A walking beam is for two axles. The single arm is just a trailing arm with a carefully designed compression member and an opposing rubber member that gives non-linear rising rate and some good damping. The Timbren system for two axles uses a compound compression system with a second point of articulation on each side of the walking beam. Essentially two sets of the single system. What makes the walking beam SO much better than a single trailing link is considerably more wheel travel = lower effective spring rate for single deflection, but much high spring rate for double deflection (i.e. lateral acceleration).

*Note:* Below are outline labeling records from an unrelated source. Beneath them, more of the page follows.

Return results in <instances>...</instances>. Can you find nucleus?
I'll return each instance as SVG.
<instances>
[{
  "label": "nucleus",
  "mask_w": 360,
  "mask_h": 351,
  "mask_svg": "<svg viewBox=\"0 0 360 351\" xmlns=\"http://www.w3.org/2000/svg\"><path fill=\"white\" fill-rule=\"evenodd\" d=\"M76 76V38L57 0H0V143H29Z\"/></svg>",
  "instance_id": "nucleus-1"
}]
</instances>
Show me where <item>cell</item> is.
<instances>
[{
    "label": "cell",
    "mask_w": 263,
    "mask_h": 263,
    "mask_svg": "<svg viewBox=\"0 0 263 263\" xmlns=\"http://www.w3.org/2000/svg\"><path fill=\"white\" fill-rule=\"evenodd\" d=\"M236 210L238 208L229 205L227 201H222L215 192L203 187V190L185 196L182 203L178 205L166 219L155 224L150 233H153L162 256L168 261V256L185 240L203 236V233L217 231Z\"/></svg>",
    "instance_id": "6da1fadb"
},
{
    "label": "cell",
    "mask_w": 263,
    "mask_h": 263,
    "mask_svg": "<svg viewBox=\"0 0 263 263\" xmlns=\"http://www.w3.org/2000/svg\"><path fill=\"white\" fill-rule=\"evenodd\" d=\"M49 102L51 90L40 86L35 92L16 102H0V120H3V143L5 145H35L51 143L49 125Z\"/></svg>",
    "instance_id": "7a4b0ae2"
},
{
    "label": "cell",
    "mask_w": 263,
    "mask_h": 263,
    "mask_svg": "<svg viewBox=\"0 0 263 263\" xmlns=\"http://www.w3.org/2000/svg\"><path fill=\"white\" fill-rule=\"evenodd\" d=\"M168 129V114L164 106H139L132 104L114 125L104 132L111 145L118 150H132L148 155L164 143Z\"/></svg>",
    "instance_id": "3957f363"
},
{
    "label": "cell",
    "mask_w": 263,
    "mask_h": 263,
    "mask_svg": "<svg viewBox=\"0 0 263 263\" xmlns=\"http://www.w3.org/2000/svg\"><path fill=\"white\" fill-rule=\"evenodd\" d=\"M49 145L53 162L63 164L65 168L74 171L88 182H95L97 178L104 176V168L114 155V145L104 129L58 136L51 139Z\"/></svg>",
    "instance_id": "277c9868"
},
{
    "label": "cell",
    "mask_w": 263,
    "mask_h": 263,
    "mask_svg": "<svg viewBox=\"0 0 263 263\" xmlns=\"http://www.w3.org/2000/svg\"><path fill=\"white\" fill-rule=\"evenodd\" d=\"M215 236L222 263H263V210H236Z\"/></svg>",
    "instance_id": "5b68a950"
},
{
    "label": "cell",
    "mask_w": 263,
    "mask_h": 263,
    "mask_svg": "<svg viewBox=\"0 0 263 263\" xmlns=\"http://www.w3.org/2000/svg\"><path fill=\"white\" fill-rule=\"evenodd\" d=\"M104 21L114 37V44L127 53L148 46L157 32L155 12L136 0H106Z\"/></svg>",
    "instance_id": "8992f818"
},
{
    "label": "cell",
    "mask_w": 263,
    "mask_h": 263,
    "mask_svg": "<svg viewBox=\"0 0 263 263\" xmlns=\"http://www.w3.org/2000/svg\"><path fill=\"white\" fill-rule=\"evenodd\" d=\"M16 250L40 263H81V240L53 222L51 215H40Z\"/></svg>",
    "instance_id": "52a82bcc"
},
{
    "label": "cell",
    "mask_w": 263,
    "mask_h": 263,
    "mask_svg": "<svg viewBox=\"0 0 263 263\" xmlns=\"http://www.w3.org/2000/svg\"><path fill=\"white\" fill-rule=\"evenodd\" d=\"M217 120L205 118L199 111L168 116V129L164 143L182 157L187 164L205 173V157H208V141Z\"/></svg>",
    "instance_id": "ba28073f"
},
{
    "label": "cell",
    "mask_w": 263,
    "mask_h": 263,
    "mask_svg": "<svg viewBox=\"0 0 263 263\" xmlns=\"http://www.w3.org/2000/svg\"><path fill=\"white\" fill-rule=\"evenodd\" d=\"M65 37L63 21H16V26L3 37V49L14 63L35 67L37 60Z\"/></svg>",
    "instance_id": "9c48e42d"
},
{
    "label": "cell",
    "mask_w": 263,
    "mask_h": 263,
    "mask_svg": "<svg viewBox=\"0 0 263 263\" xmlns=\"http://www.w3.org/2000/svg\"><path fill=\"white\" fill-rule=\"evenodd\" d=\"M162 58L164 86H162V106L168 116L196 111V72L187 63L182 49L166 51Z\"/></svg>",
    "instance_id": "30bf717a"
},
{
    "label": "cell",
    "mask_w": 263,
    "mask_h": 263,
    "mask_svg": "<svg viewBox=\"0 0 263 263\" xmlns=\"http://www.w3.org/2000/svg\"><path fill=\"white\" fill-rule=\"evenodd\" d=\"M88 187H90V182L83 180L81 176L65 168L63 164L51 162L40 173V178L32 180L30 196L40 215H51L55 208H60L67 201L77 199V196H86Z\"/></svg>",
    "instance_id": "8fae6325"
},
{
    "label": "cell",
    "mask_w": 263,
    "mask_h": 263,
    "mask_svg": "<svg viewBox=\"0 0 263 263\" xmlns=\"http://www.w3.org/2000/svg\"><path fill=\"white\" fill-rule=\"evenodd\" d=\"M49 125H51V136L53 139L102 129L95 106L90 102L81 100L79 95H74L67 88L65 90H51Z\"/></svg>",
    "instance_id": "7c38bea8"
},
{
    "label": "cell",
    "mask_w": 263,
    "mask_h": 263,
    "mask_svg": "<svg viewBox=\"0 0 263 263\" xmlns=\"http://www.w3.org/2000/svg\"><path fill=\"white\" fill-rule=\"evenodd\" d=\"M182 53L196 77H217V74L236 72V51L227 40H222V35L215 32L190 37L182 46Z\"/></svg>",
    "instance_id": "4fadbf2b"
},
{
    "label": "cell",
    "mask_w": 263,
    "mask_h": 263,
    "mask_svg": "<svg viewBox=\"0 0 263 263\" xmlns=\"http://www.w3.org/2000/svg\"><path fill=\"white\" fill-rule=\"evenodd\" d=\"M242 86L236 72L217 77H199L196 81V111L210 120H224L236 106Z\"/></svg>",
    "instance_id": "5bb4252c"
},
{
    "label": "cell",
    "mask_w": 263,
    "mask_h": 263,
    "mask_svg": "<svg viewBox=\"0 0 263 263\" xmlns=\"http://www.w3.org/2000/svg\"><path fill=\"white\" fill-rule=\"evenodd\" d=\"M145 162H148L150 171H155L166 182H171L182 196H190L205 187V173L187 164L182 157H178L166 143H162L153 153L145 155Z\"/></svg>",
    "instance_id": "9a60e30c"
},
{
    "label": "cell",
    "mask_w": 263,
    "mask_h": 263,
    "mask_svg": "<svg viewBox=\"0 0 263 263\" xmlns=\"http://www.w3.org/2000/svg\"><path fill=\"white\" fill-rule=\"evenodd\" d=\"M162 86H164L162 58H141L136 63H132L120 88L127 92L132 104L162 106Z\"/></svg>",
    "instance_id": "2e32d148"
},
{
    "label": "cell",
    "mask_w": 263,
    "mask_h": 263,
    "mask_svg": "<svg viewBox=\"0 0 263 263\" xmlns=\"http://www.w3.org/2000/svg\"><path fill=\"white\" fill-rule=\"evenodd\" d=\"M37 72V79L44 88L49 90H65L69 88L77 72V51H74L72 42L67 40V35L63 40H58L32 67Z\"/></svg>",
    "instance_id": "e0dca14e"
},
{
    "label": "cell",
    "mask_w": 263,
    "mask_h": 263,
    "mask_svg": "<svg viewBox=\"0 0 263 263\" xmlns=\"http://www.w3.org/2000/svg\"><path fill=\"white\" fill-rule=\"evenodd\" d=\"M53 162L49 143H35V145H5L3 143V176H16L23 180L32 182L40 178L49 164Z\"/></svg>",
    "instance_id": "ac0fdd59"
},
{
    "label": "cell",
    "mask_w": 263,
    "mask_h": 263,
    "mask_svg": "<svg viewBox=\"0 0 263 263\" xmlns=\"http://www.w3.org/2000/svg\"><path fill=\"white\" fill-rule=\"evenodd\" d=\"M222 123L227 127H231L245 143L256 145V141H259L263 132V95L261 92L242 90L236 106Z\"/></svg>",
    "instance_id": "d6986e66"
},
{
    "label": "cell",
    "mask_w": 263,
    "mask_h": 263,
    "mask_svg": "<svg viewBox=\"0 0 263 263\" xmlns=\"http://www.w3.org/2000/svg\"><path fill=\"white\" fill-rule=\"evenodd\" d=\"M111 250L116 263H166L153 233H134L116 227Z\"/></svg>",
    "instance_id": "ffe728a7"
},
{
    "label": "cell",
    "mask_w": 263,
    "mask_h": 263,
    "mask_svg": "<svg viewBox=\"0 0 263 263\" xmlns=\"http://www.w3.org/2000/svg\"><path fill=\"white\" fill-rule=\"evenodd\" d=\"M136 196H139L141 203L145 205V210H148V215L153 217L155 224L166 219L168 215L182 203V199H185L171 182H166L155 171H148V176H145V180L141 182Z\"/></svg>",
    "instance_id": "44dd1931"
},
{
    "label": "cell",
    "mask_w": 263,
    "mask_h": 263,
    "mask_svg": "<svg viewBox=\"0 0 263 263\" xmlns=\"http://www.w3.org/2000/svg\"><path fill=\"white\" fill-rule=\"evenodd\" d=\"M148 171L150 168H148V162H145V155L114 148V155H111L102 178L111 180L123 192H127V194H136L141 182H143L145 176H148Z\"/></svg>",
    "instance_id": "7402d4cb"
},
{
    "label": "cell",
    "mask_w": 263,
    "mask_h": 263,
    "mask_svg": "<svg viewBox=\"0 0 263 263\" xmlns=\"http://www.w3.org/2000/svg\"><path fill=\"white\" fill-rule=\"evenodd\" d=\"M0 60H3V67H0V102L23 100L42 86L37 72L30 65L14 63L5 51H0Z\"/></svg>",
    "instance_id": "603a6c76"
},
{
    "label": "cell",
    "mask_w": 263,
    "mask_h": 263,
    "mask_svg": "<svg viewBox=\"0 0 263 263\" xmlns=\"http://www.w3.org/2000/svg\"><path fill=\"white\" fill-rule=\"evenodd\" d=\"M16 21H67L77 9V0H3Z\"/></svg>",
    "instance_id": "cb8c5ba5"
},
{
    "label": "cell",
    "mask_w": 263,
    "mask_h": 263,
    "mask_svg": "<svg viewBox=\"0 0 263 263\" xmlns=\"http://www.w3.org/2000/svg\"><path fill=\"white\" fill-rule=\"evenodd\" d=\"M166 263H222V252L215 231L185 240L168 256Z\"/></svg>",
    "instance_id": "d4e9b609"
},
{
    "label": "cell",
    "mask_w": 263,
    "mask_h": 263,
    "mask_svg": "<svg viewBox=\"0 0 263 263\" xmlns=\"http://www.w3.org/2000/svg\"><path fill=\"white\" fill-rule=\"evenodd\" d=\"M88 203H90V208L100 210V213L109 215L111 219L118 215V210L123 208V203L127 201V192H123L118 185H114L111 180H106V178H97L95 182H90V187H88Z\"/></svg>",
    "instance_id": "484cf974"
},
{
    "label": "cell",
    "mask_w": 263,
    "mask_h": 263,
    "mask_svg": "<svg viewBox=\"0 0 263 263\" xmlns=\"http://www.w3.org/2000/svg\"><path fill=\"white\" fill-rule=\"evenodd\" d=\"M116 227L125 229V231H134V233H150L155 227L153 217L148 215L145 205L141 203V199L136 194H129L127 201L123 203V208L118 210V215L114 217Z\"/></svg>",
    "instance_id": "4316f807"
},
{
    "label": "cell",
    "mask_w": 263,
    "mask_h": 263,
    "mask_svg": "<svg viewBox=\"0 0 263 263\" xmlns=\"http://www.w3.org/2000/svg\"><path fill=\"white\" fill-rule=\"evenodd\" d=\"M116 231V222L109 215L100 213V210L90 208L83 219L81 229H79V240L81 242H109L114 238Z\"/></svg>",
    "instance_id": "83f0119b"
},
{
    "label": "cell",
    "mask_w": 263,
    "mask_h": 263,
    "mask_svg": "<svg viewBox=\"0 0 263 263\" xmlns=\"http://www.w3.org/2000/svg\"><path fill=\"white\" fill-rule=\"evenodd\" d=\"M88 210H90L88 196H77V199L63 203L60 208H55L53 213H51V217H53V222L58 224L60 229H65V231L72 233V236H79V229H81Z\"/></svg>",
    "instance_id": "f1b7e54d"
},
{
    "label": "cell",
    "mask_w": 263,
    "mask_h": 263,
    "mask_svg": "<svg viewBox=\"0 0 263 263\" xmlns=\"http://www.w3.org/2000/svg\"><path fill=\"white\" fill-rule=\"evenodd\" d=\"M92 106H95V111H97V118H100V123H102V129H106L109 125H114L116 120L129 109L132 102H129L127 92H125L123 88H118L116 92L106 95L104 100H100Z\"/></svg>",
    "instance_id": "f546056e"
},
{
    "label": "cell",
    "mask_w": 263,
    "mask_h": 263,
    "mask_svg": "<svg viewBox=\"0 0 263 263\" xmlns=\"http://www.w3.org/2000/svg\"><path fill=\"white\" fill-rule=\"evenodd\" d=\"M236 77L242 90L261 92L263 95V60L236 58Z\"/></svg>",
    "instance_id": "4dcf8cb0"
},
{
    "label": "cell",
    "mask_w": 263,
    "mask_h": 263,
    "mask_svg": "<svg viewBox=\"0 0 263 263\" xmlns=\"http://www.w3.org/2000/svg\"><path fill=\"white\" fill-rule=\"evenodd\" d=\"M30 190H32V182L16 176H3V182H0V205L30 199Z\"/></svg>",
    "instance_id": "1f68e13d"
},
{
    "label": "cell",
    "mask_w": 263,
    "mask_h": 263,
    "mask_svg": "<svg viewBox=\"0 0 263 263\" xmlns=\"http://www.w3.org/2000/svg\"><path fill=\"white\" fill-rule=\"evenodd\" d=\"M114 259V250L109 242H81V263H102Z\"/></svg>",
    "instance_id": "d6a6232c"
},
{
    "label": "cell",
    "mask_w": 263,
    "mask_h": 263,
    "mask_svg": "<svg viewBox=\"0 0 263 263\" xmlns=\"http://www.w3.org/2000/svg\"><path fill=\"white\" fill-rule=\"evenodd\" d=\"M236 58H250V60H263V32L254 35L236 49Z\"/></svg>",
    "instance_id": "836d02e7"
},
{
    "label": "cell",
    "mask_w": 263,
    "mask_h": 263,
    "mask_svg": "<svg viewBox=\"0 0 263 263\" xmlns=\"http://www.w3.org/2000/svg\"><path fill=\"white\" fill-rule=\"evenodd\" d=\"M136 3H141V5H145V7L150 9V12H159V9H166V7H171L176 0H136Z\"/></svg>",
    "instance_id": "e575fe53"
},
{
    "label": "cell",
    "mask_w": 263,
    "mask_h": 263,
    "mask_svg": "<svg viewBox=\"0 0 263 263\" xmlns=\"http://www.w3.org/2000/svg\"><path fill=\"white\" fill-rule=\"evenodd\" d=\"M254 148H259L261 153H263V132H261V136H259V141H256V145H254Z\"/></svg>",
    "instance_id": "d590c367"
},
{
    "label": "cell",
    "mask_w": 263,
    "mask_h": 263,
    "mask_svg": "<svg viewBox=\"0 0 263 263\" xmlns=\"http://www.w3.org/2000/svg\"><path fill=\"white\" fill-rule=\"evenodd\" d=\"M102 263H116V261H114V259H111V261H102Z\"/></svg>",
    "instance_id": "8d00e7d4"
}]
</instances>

Hot Wings got this exactly right - a mechanical version of hydrolastic. Except, IIRC, Minis never used that (just single acting rubber "spring". It was the larger cars (I think beginning with the Austin 1100 - sold later over here as the Austin America) that tried it. Don't think it actually worked very well, and I think they missed the big one by not providing a flow restrictor for braking loads. If you want to see what in my mind is the most elegantly engineered non-driven bit of vehicle suspension - look at the tandem rear axles of the GMC motorhomes of the '70s. There is a leading link at the rear and trailing link ahead, both bearing on a single horizontal air bag. Gave all of the advantages of a walking beam plus all of the advantages of air suspension. BRILLIANT.